BEGIN PROVIDED ENTRIES

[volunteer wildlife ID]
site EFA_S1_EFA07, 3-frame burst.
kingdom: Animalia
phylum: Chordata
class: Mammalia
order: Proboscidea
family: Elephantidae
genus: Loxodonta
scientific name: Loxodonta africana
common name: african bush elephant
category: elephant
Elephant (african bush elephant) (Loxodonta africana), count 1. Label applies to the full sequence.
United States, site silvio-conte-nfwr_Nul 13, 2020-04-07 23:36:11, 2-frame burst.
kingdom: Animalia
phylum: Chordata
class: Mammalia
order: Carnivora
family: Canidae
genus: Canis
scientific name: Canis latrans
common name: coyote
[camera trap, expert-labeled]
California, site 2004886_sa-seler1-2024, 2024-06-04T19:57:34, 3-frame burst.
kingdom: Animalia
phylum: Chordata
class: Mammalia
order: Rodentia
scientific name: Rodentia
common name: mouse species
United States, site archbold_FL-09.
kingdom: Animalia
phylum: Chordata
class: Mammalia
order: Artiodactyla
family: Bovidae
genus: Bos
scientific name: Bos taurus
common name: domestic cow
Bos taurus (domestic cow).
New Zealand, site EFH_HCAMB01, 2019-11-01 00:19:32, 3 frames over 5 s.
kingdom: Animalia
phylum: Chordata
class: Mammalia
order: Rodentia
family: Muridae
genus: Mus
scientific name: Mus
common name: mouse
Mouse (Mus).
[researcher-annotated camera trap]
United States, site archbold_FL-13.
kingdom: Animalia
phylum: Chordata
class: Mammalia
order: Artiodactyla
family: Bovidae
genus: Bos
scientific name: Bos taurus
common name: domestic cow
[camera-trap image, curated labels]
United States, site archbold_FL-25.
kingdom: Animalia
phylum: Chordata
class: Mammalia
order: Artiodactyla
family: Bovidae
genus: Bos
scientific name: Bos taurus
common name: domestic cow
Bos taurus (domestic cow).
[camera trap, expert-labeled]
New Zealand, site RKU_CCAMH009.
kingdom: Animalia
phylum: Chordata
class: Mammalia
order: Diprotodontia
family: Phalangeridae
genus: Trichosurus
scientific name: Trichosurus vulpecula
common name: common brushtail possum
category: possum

END PROVIDED ENTRIES

WORK REQUIRED — Return all lines from the data above with "site" in them.

WRITTEN SOLUTION —
site EFA_S1_EFA07, 3-frame burst.
United States, site silvio-conte-nfwr_Nul 13, 2020-04-07 23:36:11, 2-frame burst.
California, site 2004886_sa-seler1-2024, 2024-06-04T19:57:34, 3-frame burst.
United States, site archbold_FL-09.
New Zealand, site EFH_HCAMB01, 2019-11-01 00:19:32, 3 frames over 5 s.
United States, site archbold_FL-13.
United States, site archbold_FL-25.
New Zealand, site RKU_CCAMH009.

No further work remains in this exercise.